Thursday, August 31, 2017

Turboboost your Database Import!


Related image

Unfortunately there is no Turbo Boost button on the oracle import data pump utility (impdp) and for that matter the same would apply to the rest of the oracle suite of products and most technologies that we use today. This is why we have Oracle DBAs, Architects, Engineers and amazing problem solvers that can work to optimize and tune processes!

In my case I did an export of a large 12c  12.1.0.2 version test database that is using the application JD Edwards Enterprise One version 9.2 . The size of the database is about 2.6TB. The hardware is an Oracle engineered system the ODA X5-2. The database compute node has 1 single CPU socket with 24 cores.



I used the following export data pump parameters in my par file.

cluster=N
compression=ALL
directory=EXPORT_DP
dumpfile=export_jdeprod_schemas_%u.dmp
filesize=20G
FLASHBACK_time=systimestamp
logfile=export_dump_jdeprod_schemas_log.log
parallel=8
schemas=PRODCTL,PRODDTA
content=ALL

The export data pump process took only a short duration of 33 minutes and the total size of the compressed export dump files was 67GB.

I was requested by my client to refresh the two schemas I exported PRODCTL and PRODDTA. I simply dropped and recreated the users from the user creation DDL scripts I had saved prior. This method is the cleanest way I know to do a refresh of a full schema which is the process I normally use.

I then proceeded to create the import parameter file as follows:

userid='/ as sysdba'
Directory=EXPORT_DP
Dumpfile=export_jdeprod_schemas_%U.dmp
Parallel=10
Logfile=impdp_jdeprod_schemas_copy1.log
schemas=proddta:prodctl

Looks straightforward right? Please note the parallel 10 setting which I thought would help on the overall import process. The import process actually ran for a whopping 32 hours and 15 minutes which is basically 1 day and 8.25 hours! This import duration was completely unacceptable especially after doing an export that only took about 33 minutes to run. As I monitored the import process I quickly realized that the majority of the time the import spent on was the index and constraint builds. 

I knew from experience all indexes are normally created in single threaded mode using the default attribute setting of parallel 1. Note in most cases the parallel attribute is not altered for indexes to something other than 1 otherwise if it was something greater when the export was done then the index would definitely be created with the same parallel degree on the import process. Next I worked on creating an SQL DDL script file for the indexes and constraints. My plan would be to run the import process without creating the indexes and constraints, it would just create and load the tables only. The following is the command to run to create a SQL DDL script file for the indexes and constraints.

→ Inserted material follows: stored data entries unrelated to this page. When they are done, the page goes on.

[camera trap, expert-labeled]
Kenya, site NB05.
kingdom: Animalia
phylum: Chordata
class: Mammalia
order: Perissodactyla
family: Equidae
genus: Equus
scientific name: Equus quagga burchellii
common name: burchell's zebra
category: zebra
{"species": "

$ impdp sqlfile=index_constraint_script.sql include=INDEX,CONSTRAINT


Once the above command completes then you will need to modify the index_constraint_script.sql file and replace all occurrences of parallel 1 to something higher such as parallel 12. In my case all indexes had a parallel degree of 1.

The following modified import parameter file is what I used. This new parameter file does not create indexes or constraints, it just creates the tables and load the data into it. Note the parameter TRANSFORM=DISABLE_ARCHIVE_LOGGING:Y, it is quite helpful and what this parameter does is reduce the overall redo logging operations by creating the tables in no logging mode. Keep in mind this parameter does not help if the database is already in force logging mode. I also suggest to set the logtime parameter to be set to all so you can see the timestamp as the import log is written to.

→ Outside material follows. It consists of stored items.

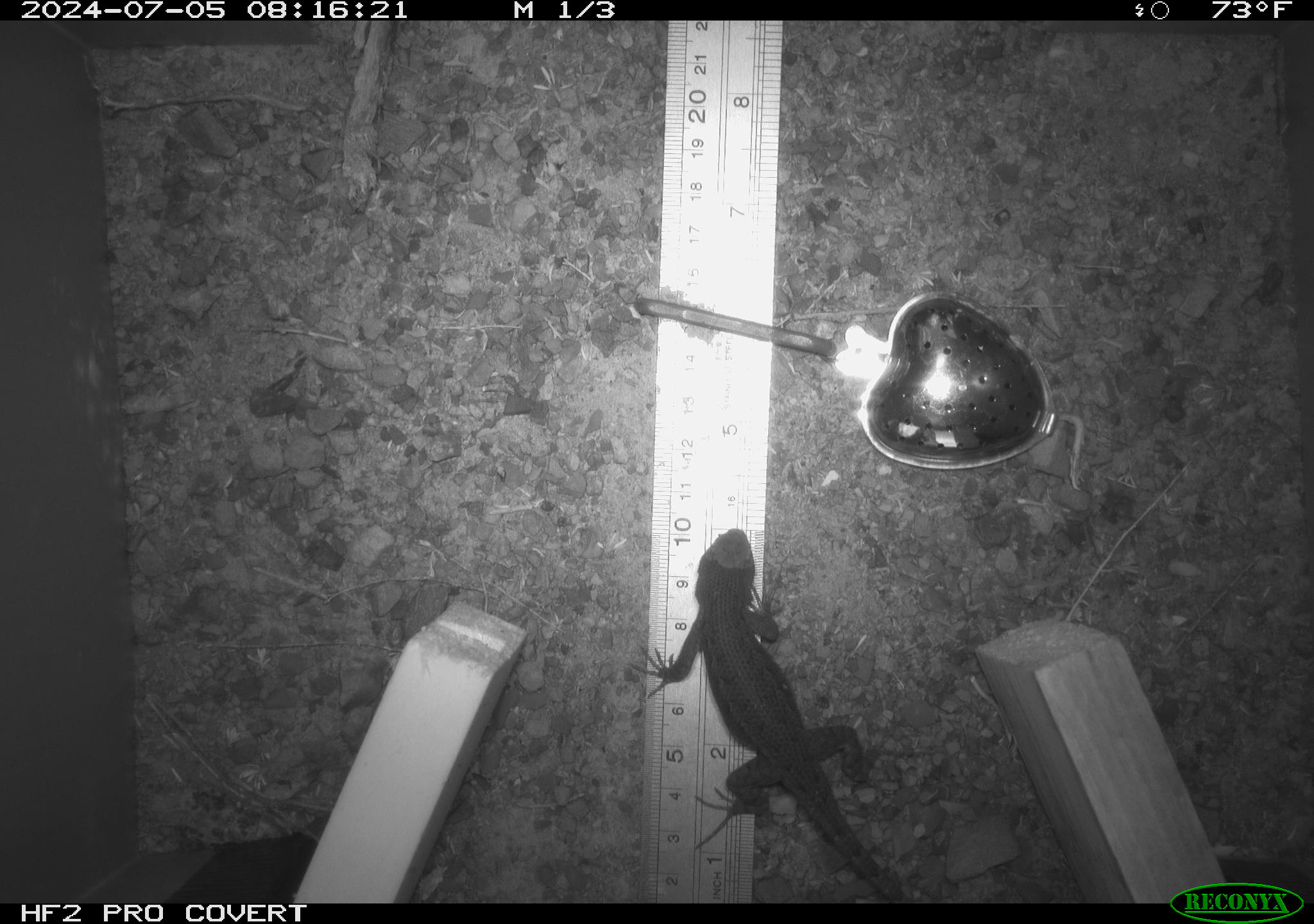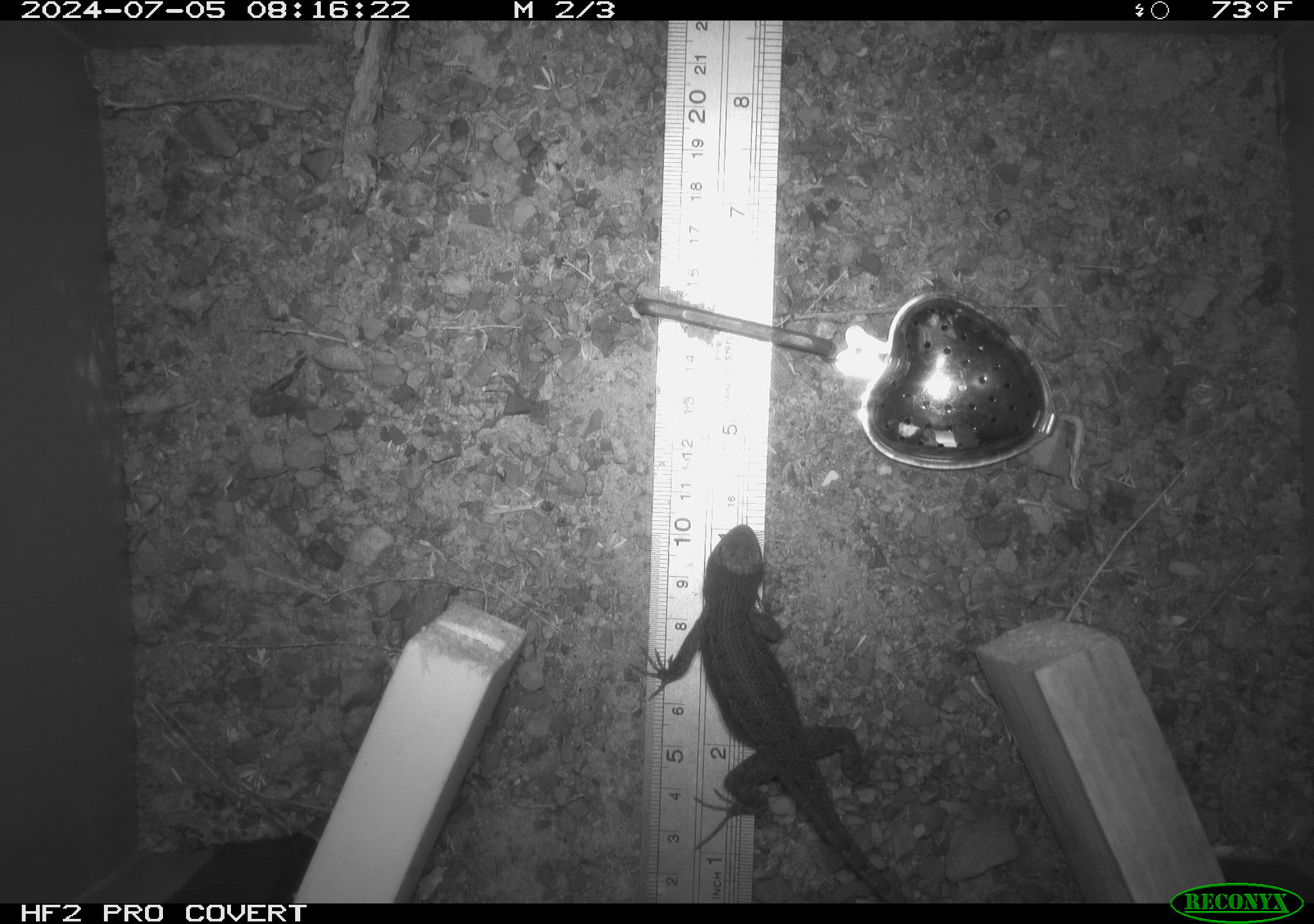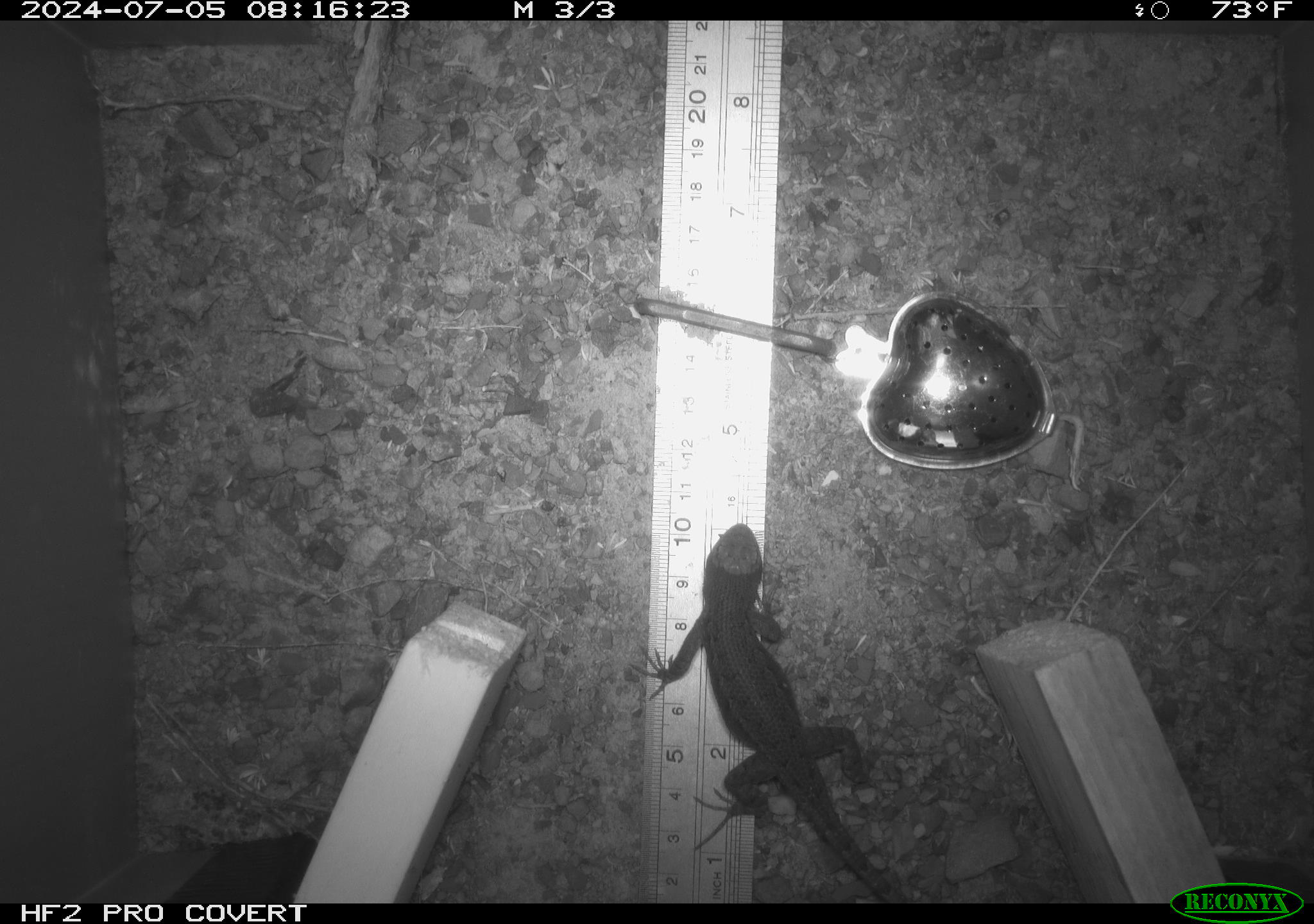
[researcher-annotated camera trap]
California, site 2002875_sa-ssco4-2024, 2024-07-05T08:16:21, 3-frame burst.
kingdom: Animalia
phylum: Chordata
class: Reptilia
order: Squamata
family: Phrynosomatidae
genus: Sceloporus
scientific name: Sceloporus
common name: spiny lizards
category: sceloporus species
Sceloporus species (spiny lizards) (Sceloporus).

-- Import parameters for Tables only
userid='/ as sysdba'
Directory=EXPORT_DP
Dumpfile=export_jdeprod_schemas_%U.dmp
Parallel=10
Logfile=impdp_jdeprod_schemas_copy1.log
TRANSFORM=DISABLE_ARCHIVE_LOGGING:Y
logtime=all
schemas=proddta:prodctl
EXCLUDE=INDEX,CONSTRAINT

Before I reran the import again for a second time I dropped both of the schemas from the database and recreated them. This time when I ran the import process it completed in about 1 hour. The import only created the tables and loaded the data into the tables since I am excluding the index and constraint creation.

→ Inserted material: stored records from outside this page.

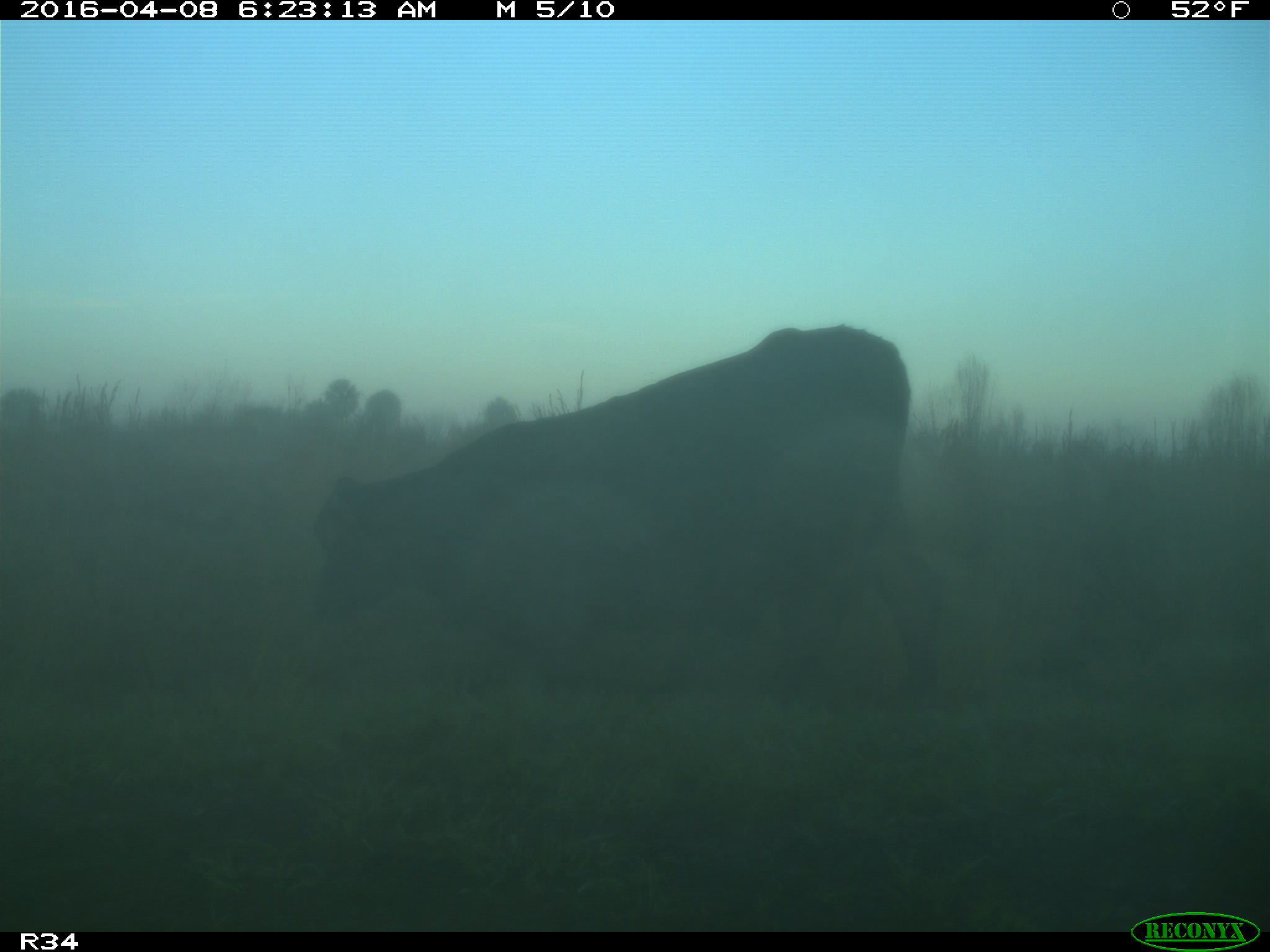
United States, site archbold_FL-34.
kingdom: Animalia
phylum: Chordata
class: Mammalia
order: Artiodactyla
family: Bovidae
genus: Bos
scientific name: Bos taurus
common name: domestic cow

Next you may then invoke the SQL script file that was just created and also ensure you create a spool file then set timing on to see the elapsed time for each statement in the log file. I would suggest running the script in nohup mode as follows:

$ nohup sqlplus '/ as sysdba' @index_constraint_script.sql &

The script to create the indexes in parallel mode for each index and to also create the constraints took about 10 hours so the whole process to do the import and index/constraint creation took about 11 hours. Overall we went from 32.25 hours down to 11 hours which is about a 66% decrease change of improvement! The total duration improved by more than half and it was nice to see this. Please note another tip you can also split the index script into parts and run them in parallel for even a faster execution of the index builds.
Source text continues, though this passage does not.